ALDI LOCAL AND OTHER COMPETITORS
Earlier this month, Aldi Sud debuted a city store brand called Aldi Local at a new 6,000-square-foot location in south London. The move raised the possibility of the hard discounter, which is in the midst of a five-year, $5.3 billion store makeover and expansion plan, eventually opening smaller stores in the U.S. Meanwhile, Whole Foods just opened a bodega-style store in New York City’s Chelsea neighborhood, while other chains like Target, Meijer and Dollar General have debuted scaled-down stores in recent months. With its recent acquisition of Best Market stores in the northeast, Lidl showed it’s open to a variety of expansion paths. Successfully converting those locations to the discounter’s exacting standards, however, is by no means guaranteed.

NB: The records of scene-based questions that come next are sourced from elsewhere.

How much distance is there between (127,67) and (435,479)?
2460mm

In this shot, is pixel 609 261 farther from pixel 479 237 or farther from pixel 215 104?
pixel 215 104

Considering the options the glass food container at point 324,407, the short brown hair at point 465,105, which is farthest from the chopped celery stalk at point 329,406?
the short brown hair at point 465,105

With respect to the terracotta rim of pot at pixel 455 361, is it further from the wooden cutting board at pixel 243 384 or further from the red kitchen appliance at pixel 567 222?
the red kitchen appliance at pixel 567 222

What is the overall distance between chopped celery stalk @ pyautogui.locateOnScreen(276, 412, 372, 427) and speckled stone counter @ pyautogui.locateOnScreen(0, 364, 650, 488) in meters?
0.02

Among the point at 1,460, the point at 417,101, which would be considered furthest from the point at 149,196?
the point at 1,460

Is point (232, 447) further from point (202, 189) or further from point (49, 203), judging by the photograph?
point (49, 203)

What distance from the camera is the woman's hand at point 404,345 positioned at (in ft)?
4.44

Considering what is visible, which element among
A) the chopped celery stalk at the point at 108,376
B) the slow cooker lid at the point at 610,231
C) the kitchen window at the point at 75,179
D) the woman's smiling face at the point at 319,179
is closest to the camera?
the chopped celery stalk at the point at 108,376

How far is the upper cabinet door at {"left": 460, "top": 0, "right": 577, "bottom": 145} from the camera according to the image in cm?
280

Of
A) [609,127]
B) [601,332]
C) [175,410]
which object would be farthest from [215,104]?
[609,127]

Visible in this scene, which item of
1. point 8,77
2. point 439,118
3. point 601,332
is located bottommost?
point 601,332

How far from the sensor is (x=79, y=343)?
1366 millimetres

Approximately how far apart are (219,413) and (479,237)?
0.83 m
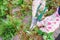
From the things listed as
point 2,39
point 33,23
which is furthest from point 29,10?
point 2,39

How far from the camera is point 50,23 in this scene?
262cm

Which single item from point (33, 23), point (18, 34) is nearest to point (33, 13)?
point (33, 23)

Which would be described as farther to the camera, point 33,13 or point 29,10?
point 29,10

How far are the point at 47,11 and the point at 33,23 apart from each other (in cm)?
35

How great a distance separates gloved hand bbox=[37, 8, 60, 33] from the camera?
2572mm

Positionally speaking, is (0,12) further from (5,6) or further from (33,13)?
(33,13)

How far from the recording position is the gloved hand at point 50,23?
2.57 m

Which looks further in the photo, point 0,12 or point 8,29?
point 0,12

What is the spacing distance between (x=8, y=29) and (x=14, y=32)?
0.29 ft

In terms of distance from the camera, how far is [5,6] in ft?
9.56

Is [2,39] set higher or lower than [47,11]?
lower

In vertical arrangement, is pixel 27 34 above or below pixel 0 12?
below

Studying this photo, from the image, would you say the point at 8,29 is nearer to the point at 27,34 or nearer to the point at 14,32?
the point at 14,32

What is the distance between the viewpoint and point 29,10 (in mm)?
2891
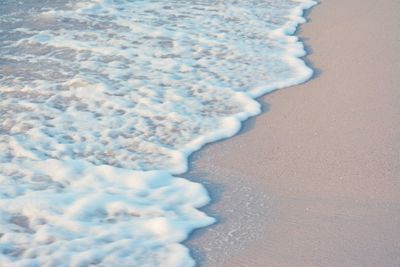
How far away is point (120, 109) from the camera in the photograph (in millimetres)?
5016

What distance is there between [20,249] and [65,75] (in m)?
2.49

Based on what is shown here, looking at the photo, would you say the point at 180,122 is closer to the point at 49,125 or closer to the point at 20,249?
the point at 49,125

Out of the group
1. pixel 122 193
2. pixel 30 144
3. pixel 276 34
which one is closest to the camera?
pixel 122 193

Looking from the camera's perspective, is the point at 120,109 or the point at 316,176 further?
the point at 120,109

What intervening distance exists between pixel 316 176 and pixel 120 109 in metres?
1.54

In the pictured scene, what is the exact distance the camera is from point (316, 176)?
4.05 meters

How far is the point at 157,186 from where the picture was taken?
3979 millimetres

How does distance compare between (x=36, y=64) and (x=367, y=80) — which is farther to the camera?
(x=36, y=64)

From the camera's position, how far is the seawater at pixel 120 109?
11.5 ft

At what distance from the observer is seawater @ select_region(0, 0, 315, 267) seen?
3510 millimetres

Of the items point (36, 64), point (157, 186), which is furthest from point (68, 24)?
point (157, 186)

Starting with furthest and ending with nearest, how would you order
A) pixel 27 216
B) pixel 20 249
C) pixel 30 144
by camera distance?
pixel 30 144 → pixel 27 216 → pixel 20 249

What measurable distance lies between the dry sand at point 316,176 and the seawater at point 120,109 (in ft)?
0.49

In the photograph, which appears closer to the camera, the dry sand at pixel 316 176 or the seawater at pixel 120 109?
the dry sand at pixel 316 176
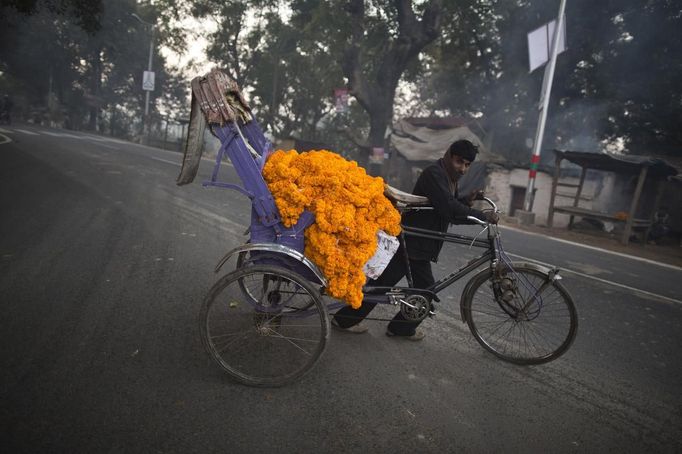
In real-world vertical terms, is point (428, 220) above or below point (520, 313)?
above

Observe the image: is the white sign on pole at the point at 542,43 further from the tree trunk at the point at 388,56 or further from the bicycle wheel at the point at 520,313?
the bicycle wheel at the point at 520,313

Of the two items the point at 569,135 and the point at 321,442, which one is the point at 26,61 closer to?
the point at 569,135

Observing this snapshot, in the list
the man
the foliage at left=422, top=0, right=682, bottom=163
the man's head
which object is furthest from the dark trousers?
the foliage at left=422, top=0, right=682, bottom=163

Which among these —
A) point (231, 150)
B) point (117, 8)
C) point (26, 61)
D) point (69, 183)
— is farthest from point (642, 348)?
point (26, 61)

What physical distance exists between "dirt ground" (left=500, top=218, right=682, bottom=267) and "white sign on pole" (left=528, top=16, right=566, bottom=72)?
6.00 meters

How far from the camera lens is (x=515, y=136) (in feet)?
90.6

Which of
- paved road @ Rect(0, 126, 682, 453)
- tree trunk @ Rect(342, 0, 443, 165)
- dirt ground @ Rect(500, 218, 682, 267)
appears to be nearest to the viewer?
paved road @ Rect(0, 126, 682, 453)

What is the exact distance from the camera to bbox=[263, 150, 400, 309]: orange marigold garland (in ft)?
8.86

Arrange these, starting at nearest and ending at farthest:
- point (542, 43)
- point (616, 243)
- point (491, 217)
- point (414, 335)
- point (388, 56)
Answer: point (491, 217)
point (414, 335)
point (616, 243)
point (542, 43)
point (388, 56)

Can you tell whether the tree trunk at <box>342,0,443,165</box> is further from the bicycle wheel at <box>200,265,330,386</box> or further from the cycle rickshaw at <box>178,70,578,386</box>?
the bicycle wheel at <box>200,265,330,386</box>

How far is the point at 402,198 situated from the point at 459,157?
722mm

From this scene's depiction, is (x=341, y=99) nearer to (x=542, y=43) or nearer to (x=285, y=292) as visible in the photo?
(x=542, y=43)

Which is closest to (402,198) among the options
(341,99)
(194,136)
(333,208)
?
(333,208)

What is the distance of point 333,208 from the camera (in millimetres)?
2725
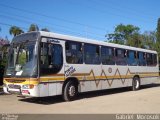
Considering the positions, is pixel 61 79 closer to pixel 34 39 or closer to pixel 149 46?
pixel 34 39

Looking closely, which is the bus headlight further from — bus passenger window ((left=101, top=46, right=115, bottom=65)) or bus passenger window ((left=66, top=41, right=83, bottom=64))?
bus passenger window ((left=101, top=46, right=115, bottom=65))

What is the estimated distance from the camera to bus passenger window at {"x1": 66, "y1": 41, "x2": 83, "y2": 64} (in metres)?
13.8

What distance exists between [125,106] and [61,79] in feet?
10.2

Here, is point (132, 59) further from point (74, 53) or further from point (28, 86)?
point (28, 86)

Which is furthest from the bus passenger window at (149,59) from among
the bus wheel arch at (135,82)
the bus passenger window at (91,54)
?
the bus passenger window at (91,54)

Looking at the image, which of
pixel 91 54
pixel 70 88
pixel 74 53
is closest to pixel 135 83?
pixel 91 54

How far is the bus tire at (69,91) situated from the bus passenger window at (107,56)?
3057mm

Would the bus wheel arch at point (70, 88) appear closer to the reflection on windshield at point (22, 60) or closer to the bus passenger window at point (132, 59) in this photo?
the reflection on windshield at point (22, 60)

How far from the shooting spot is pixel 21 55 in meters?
12.9

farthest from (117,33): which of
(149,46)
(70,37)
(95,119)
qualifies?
(95,119)

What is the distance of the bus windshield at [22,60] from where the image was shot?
478 inches

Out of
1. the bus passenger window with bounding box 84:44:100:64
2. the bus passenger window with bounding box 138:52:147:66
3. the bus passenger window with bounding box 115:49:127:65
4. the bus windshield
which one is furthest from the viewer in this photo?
the bus passenger window with bounding box 138:52:147:66

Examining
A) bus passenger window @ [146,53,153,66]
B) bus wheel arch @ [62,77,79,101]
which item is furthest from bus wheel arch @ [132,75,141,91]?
bus wheel arch @ [62,77,79,101]

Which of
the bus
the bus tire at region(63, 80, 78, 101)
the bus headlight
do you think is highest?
the bus
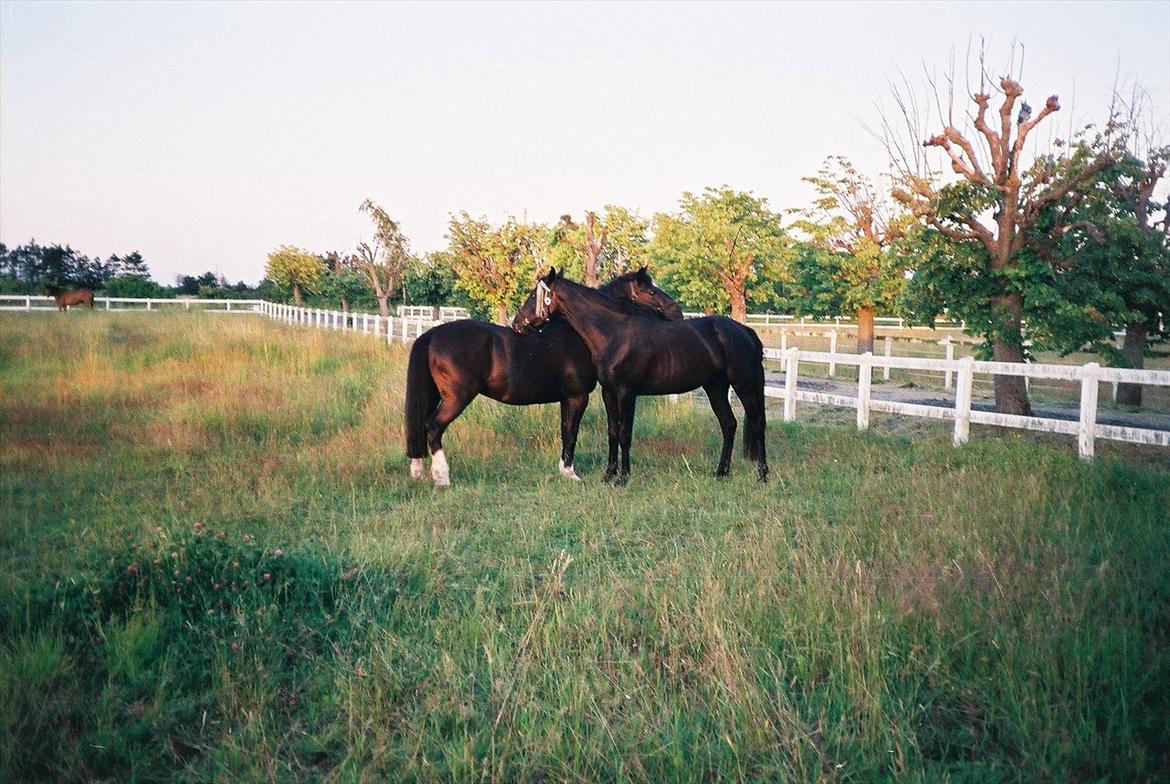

LIDL EXPRESS: A STEP TOWARDS CONVENIENCE GROCERY
At the very least, Lidl Express provides a showroom to test new products and an opportunity for employees to move its thinking outside the office and into a live store. Whole Foods, Hy-Vee, Aldi, and now Lidl are but a few grocery retailers testing the success of convenience-style store formats. Without abandoning fresh food items and traditional grocery goods, major chains are guiding the industry in a new direction—but is it a path toward victory or a dead-end? Unlike the other three retailers’ stores, Lidl’s new Lidl Express, while open for business, will only be available to shoppers at its Arlington, Virginia-based headquarters, with no plans of expansion anytime soon. The new convenience-sized store is only 1,000 square feet and is Arlington’s first Lidl.